Downloading the table for one single element

In this section, we retrieve the data for the mass attenuation coefficient of one single element. We start with the data for hydrogen, which can be found here. Following the Scrapy tutorial, we first use the Scrapy shell.

scrapy shell "http://physics.nist.gov/PhysRefData/XrayMassCoef/ElemTab/z01.html"

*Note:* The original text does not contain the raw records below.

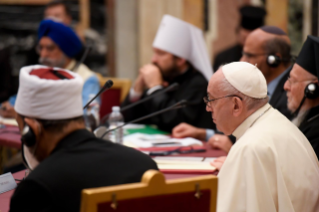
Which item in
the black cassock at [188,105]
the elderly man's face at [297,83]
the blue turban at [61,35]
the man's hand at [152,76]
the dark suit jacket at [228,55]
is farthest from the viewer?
the dark suit jacket at [228,55]

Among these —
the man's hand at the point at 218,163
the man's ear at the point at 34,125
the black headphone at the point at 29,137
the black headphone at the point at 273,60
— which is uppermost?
the man's ear at the point at 34,125

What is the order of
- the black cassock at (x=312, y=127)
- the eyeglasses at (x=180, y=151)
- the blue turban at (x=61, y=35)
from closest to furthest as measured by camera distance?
the black cassock at (x=312, y=127), the eyeglasses at (x=180, y=151), the blue turban at (x=61, y=35)

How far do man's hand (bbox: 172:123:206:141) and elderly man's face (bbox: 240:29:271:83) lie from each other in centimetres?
71

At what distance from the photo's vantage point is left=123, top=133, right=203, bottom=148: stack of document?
3529mm

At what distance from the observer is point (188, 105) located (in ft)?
14.1

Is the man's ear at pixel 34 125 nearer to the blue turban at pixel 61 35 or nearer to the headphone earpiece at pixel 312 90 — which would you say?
the headphone earpiece at pixel 312 90

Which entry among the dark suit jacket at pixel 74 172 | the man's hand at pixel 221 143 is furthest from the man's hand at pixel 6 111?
the dark suit jacket at pixel 74 172

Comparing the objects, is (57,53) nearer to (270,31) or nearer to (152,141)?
(152,141)

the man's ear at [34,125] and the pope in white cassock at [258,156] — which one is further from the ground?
the man's ear at [34,125]

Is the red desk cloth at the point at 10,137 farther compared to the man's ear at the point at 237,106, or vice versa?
the red desk cloth at the point at 10,137

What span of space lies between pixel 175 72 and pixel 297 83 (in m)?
1.83

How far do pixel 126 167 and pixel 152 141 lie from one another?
5.81 feet

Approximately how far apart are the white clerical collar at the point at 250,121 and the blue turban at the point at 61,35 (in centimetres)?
284

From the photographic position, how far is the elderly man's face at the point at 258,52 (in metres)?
3.94
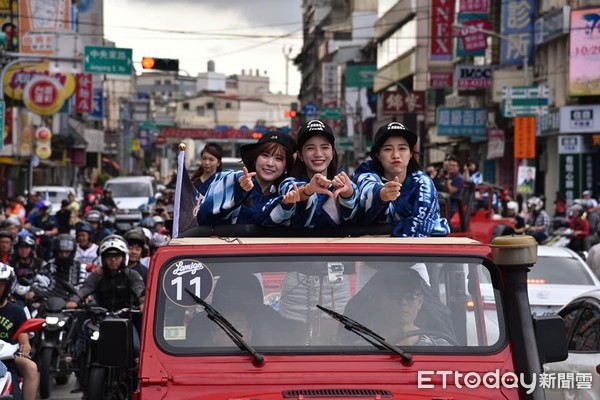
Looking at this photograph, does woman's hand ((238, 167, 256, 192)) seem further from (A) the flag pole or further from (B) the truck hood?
(B) the truck hood

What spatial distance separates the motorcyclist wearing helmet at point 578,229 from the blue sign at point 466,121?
25.9 metres

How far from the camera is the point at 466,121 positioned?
54.5 m

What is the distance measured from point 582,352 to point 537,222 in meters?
22.0

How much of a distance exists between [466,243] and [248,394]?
1.32 metres

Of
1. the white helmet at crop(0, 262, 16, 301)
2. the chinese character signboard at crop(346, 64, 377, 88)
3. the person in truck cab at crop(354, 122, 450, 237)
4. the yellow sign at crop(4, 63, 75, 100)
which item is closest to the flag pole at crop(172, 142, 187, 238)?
the person in truck cab at crop(354, 122, 450, 237)

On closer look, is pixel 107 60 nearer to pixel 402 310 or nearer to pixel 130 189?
pixel 130 189

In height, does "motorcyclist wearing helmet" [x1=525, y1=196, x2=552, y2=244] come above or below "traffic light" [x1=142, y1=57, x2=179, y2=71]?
below

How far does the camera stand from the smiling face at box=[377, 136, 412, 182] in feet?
24.0

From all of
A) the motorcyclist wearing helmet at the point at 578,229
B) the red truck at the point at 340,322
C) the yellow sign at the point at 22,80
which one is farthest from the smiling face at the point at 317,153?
the yellow sign at the point at 22,80

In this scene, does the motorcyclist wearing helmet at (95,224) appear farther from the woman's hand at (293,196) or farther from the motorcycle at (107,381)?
the woman's hand at (293,196)

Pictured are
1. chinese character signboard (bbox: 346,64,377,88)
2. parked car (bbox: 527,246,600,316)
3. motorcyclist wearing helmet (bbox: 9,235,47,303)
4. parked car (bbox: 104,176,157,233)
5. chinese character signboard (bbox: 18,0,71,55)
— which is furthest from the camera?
chinese character signboard (bbox: 346,64,377,88)

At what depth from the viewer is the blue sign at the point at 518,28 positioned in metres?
46.7

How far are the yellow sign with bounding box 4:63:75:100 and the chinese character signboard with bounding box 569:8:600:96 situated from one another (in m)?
16.1

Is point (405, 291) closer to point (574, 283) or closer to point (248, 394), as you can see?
point (248, 394)
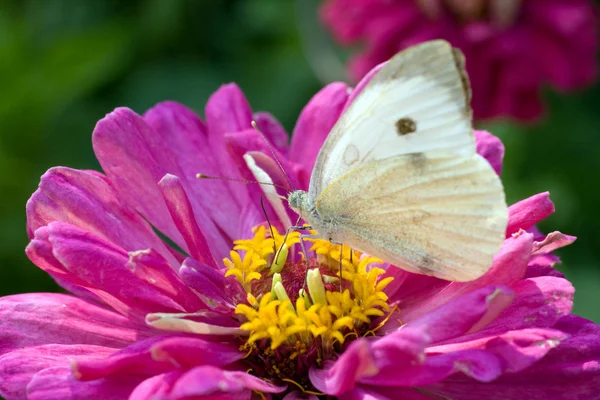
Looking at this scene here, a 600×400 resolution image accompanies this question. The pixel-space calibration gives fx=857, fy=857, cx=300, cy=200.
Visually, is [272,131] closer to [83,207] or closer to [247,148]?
[247,148]

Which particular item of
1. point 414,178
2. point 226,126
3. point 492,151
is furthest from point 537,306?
point 226,126

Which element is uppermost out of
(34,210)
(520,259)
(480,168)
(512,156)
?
(34,210)

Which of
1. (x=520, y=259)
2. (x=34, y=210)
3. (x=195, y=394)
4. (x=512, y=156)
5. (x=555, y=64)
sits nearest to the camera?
(x=195, y=394)

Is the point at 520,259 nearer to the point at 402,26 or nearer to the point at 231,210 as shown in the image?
the point at 231,210

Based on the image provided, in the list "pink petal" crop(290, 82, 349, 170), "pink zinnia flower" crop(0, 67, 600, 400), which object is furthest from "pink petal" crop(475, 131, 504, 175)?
"pink petal" crop(290, 82, 349, 170)

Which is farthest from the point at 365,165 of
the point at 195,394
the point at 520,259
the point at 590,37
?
the point at 590,37

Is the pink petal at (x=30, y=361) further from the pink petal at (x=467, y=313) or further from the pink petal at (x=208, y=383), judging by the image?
the pink petal at (x=467, y=313)
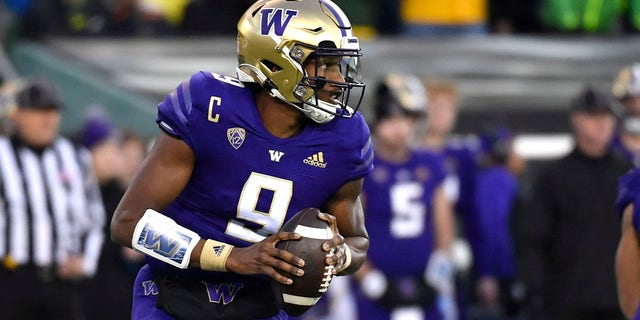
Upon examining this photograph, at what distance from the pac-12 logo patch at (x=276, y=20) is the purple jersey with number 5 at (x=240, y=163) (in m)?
0.21

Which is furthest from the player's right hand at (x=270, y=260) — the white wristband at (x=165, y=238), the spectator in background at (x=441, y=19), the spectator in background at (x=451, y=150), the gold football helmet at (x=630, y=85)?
the spectator in background at (x=441, y=19)

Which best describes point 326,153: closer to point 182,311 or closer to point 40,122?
point 182,311

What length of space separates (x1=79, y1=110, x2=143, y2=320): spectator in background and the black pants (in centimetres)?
58

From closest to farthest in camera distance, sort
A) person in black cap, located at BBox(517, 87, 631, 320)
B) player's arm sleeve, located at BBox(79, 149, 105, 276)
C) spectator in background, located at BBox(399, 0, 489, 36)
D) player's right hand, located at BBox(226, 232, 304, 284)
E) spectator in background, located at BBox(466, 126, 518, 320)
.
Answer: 1. player's right hand, located at BBox(226, 232, 304, 284)
2. person in black cap, located at BBox(517, 87, 631, 320)
3. player's arm sleeve, located at BBox(79, 149, 105, 276)
4. spectator in background, located at BBox(466, 126, 518, 320)
5. spectator in background, located at BBox(399, 0, 489, 36)

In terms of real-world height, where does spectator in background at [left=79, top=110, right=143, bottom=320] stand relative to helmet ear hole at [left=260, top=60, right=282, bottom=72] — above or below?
below

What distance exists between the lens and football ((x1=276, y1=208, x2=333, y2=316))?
4.46m

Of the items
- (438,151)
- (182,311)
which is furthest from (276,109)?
(438,151)

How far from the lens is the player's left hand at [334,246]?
177 inches

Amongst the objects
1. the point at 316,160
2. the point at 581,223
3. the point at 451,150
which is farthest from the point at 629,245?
the point at 451,150

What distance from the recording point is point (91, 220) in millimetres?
8859

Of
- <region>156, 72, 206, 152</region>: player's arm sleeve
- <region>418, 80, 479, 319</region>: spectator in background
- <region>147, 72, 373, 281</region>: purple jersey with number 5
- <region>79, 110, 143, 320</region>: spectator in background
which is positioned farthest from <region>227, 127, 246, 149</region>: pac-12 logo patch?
<region>418, 80, 479, 319</region>: spectator in background

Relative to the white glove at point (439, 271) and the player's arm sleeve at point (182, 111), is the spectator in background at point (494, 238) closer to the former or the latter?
the white glove at point (439, 271)

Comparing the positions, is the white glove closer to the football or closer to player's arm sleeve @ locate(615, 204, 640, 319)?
player's arm sleeve @ locate(615, 204, 640, 319)

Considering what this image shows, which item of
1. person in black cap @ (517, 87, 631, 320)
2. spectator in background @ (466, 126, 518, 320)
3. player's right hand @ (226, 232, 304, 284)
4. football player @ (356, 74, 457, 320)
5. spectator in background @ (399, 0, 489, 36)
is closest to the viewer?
player's right hand @ (226, 232, 304, 284)
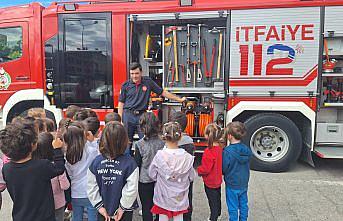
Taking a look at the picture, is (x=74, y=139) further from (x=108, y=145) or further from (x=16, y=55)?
(x=16, y=55)

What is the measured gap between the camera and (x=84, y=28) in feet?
18.6

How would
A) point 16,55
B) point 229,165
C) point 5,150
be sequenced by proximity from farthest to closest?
1. point 16,55
2. point 229,165
3. point 5,150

Looking at the page source, it is observed that the table in ASCII format is located within a pre tag. This suggests the following CSS selector

out = response.css('pre').extract_first()
print(out)

which produces the following abbreviated output

<pre>__________________________________

   <b>Energy</b><sub> </sub>       <i>µ</i>/<i>?</i>        <i>µ</i><sub>en</sub>/<i>?</i>
   <sup> </sup>(MeV)      (cm<sup>2</sup>/g)     (cm<sup>2</sup>/g)
__________________________________

 1.00000E-03  7.217E+00  6.820E+00
 1.50000E-03  2.148E+00  1.752E+00
 .................................
 1.50000E+01  2.539E-02  1.837E-02
 2.00000E+01  2.153E-02  1.606E-02
</pre>

This is already quite good. We now break the above output in lines, eliminate the first six lines which correspond to the header, and convert each row to floats.

lines = out.splitlines()
table = [[float(x) for x in line.split()] for line in lines[6:-1]]
print(table)
[[0.001, 7.217, 6.82], [0.0015, 2.148, 1.752],
..................................................,
[15.0, 0.02539, 0.01837], [20.0, 0.02153, 0.01606]]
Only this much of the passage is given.